* Set task *
Rewrite the entries from the line containing "Which is closest to the window" through the end of the entries, swapping "metal grille panel" for "iron grille panel" and leaving everything else unchanged.

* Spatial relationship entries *
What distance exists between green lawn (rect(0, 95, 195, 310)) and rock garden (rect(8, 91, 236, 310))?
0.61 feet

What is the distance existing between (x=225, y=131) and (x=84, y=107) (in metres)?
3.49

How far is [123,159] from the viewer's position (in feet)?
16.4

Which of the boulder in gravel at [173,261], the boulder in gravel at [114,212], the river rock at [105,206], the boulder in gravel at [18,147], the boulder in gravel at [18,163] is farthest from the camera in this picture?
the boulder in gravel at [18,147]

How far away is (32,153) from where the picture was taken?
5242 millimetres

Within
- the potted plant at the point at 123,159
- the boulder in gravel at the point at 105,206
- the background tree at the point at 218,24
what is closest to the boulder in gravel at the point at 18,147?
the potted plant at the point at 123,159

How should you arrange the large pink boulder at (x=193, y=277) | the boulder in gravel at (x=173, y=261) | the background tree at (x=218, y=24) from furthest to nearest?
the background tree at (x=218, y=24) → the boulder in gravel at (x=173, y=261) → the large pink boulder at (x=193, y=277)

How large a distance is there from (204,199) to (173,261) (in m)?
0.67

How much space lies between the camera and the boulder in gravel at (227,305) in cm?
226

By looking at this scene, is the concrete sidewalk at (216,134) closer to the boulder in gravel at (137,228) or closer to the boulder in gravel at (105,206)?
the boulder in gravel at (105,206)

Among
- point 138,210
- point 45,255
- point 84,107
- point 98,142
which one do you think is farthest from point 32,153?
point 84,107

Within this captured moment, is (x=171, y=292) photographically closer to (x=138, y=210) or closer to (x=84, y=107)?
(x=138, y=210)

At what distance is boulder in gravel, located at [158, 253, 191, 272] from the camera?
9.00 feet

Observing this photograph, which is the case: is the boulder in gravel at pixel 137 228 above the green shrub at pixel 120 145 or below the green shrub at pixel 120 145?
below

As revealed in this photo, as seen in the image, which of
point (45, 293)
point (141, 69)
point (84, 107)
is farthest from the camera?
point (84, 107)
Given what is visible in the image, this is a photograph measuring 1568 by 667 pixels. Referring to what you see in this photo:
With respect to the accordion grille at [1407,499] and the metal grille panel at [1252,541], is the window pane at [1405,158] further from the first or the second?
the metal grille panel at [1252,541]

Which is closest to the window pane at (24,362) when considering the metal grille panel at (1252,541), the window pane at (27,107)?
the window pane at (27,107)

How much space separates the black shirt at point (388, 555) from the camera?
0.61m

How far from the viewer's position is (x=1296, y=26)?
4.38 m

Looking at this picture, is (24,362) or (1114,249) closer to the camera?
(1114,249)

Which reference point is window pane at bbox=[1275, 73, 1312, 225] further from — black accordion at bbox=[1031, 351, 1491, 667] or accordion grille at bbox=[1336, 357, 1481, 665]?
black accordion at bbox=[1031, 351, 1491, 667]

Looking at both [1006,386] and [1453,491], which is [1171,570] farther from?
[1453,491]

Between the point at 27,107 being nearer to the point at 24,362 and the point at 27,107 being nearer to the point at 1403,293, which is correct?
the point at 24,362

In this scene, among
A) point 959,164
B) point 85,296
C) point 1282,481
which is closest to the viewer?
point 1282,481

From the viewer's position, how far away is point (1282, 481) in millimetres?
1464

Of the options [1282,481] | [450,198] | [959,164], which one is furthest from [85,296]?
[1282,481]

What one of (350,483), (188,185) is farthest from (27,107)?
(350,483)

* Written answer *
Which is closest to the window pane at (24,362) when considering the iron grille panel at (1252,541), the window pane at (27,107)?
the window pane at (27,107)

How much space separates the black shirt at point (388, 555) from the camera?
0.61m

How far from the viewer's position is (x=1296, y=26)?
4.38 m

Looking at this picture, is (24,362) or (1114,249) closer to the camera?
(1114,249)

Which reference point is window pane at bbox=[1275, 73, 1312, 225] further from — black accordion at bbox=[1031, 351, 1491, 667] or accordion grille at bbox=[1336, 357, 1481, 665]?
black accordion at bbox=[1031, 351, 1491, 667]

Looking at both [1006,386] and [1453,491], which is [1171,570] farther from?
[1453,491]

Between the point at 27,107 being nearer to the point at 24,362 and the point at 27,107 being nearer to the point at 1403,293, which is correct?
the point at 24,362

In this scene, among
A) point 959,164
B) point 85,296
C) point 1282,481
which is closest to the viewer?
point 1282,481

From the viewer's position, how far away is point (1282, 481) in millimetres?
1464

Of the options [1282,481] | [450,198] | [959,164], which one is furthest from [85,296]?
[1282,481]

What one of (350,483), (188,185) is farthest from (27,107)?
(350,483)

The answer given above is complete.